-- Reading passage follows --

People are disparaging child psych all the time on these boards, sometimes for reasonable things, but often not. I heard it constantly throughout adult residency where it was a badge of honor to be uncomfortable with kids or do poorly on a child rotation, much like I have heard surgeons give bumps to med students who did poorly on a psych rotation. It's unfortunately germane to my daily living, like at the meeting the chair of our department had with our child chair this past week where he was making not nice remarks about CAP. I have near zero insight into why this schism exists which is what makes it more frustrating.

I stand up for CAP because I would have never gone into the field without my medical school experience and mentors. My adult residency had me not wanting to follow my plans to be honest, but its been one of the best decisions of my life to do so. I meet a lot of medical students interest in the area, which is one of, if not the most, undeserved areas of medicine and I think future kids/generations need to see people who actually stick up for the field.

Reading what you said about not thinking evidence supported improved long-term outcomes in ADHD seemed a bit absurd to me since you know the literature so well and this is one of the few areas of CAP that has good to great research. I have had nearly every attending I have worked with in medical school, residency, and fellowship either casually acknowledge, discuss this patients, or go over articles related to this, so I was originally finding it hard to believe that was not your experience.

thanks for the link will have a read. most early psychosis programs are run by general psychiatrists even though the population is under-18s. I am familiar with the omega-3 research as I mentioned but it is not common for psychiatrists to prescribe omega-3s to these ARMS kids.

-- Reading passage concluded --

§ What to do
#1 In the passage on child psychiatry, who runs most early psychosis programs?
#2 Print the part of the passage on child psychiatry that begins at the words "Reading what you" and stops after the words "these ARMS kids.".
#3 In the passage on child psychiatry, the writer names the settings in which nearly every attending dealt with the evidence on long-term outcomes in ADHD. List all of those settings.

-- Entries provided follows --

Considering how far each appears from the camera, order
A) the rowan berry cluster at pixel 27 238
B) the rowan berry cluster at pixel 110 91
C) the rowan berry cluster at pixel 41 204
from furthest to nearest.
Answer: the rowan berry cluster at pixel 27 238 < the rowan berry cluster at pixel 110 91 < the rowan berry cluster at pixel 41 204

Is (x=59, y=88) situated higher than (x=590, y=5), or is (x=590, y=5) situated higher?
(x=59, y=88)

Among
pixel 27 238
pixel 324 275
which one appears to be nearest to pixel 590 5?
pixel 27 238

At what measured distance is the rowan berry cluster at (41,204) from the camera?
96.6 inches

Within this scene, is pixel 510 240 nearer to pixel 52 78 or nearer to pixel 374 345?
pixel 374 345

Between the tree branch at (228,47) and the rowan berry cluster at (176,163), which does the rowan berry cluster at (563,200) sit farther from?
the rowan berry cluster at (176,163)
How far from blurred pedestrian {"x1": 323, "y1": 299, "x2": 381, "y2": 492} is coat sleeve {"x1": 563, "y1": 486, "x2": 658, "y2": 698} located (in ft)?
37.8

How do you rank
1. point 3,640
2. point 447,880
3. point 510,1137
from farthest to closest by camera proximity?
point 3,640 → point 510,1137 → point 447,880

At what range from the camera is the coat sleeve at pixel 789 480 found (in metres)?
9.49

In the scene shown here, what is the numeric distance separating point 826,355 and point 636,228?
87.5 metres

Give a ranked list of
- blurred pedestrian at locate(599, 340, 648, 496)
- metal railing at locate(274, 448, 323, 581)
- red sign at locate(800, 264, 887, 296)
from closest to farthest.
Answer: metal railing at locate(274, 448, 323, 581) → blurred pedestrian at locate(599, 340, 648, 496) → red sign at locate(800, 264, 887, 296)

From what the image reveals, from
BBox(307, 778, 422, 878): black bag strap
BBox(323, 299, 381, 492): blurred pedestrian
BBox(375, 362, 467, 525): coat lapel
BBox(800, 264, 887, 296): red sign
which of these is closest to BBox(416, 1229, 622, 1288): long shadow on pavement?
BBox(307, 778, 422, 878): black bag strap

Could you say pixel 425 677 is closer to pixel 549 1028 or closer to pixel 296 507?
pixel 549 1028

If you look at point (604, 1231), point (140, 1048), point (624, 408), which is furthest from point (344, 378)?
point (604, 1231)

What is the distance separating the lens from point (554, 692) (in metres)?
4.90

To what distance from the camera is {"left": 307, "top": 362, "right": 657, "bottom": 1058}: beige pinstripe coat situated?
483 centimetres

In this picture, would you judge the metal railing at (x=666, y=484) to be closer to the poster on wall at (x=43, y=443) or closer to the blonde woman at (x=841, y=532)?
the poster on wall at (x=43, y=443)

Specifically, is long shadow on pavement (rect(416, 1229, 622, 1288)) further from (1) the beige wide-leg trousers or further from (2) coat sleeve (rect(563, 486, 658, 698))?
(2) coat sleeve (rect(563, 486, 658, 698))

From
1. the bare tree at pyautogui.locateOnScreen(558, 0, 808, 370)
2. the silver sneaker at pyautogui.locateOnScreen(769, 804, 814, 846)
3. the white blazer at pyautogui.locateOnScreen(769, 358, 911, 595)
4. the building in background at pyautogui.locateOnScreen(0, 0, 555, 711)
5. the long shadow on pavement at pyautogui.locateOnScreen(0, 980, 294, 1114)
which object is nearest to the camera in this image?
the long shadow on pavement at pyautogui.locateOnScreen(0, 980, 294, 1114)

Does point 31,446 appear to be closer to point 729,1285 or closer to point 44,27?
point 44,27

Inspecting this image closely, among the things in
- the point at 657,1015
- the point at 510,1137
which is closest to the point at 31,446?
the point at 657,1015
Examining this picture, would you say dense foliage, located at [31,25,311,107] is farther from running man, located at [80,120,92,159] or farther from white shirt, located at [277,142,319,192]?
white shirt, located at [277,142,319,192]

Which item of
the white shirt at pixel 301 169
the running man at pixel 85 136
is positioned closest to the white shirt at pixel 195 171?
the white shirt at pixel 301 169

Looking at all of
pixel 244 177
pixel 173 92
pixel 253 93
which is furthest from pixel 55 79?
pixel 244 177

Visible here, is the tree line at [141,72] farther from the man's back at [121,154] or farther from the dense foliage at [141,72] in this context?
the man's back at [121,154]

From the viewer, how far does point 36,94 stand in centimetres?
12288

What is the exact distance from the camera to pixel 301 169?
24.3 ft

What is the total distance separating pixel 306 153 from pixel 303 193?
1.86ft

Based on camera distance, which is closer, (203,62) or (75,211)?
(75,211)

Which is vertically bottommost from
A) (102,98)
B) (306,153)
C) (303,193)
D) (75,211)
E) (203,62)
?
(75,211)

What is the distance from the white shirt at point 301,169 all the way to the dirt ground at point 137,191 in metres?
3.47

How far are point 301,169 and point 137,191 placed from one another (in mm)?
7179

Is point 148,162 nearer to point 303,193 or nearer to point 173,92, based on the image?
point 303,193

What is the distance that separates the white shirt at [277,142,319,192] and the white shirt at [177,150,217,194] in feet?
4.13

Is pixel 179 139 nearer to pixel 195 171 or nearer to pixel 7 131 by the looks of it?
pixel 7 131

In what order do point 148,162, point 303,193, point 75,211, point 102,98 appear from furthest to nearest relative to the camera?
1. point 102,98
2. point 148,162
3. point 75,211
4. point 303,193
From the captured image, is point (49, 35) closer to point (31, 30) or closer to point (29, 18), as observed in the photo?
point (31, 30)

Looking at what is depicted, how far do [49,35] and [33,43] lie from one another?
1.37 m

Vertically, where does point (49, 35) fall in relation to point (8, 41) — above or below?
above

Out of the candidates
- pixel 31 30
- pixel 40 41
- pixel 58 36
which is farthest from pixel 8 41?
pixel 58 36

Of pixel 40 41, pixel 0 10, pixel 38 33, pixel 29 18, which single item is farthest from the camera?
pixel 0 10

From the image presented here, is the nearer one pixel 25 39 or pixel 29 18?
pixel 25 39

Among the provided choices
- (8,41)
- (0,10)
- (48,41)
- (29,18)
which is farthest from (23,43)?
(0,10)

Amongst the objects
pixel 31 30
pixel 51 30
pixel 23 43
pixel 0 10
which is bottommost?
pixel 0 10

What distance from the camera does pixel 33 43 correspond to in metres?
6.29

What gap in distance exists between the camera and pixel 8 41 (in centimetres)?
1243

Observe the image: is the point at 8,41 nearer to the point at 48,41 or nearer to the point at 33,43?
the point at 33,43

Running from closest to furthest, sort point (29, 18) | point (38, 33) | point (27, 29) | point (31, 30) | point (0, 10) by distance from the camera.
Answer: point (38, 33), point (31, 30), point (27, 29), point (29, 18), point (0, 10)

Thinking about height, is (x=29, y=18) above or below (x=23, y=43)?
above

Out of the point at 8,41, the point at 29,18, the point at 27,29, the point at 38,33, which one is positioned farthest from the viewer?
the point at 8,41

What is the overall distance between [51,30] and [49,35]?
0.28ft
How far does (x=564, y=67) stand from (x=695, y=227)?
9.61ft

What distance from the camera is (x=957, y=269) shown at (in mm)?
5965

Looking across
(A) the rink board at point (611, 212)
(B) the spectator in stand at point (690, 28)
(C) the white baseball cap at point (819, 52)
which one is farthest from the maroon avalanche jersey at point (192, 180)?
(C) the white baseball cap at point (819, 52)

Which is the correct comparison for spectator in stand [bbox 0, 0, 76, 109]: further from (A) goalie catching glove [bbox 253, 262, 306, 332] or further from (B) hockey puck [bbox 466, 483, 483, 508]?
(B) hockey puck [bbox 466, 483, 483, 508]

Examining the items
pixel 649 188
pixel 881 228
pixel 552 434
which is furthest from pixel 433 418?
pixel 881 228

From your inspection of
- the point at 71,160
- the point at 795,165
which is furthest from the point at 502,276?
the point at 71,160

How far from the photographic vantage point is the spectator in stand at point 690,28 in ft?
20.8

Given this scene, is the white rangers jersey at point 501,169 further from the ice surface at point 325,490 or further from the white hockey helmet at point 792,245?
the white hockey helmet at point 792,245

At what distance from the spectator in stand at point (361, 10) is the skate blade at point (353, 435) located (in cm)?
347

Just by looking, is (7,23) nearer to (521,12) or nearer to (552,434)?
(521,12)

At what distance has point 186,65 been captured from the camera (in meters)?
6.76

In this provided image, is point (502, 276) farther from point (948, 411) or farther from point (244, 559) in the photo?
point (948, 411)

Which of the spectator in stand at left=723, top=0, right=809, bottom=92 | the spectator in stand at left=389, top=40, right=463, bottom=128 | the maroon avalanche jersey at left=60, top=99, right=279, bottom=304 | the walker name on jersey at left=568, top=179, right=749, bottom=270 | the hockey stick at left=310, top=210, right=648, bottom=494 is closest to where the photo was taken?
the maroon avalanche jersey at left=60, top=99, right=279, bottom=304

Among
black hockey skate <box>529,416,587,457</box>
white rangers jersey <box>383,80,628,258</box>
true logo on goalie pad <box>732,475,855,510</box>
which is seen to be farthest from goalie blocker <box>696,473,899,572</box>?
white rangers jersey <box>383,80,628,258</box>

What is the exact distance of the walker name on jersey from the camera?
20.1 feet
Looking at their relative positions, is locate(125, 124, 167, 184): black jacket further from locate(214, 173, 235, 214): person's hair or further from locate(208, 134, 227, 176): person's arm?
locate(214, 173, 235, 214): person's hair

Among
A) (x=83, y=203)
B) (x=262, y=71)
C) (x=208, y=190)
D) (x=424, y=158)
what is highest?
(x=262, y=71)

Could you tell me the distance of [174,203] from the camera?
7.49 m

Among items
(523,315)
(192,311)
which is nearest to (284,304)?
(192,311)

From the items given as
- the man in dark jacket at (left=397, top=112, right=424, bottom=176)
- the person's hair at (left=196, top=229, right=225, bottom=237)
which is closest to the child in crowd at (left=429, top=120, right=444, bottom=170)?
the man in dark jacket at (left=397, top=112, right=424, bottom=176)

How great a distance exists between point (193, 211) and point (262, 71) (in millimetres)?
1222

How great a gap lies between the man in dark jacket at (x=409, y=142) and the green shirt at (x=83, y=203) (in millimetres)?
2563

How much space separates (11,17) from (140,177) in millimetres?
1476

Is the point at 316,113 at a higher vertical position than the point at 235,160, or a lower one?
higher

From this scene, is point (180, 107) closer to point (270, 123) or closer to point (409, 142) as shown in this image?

-- Entries provided concluded --

§ Outputs in order
#1 General psychiatrists run most early psychosis programs.

#2
Reading what you said about not thinking evidence supported improved long-term outcomes in ADHD seemed a bit absurd to me since you know the literature so well and this is one of the few areas of CAP that has good to great research. I have had nearly every attending I have worked with in medical school, residency, and fellowship either casually acknowledge, discuss this patients, or go over articles related to this, so I was originally finding it hard to believe that was not your experience.

thanks for the link will have a read. most early psychosis programs are run by general psychiatrists even though the population is under-18s. I am familiar with the omega-3 research as I mentioned but it is not common for psychiatrists to prescribe omega-3s to these ARMS kids.

#3 Medical school, residency, and fellowship.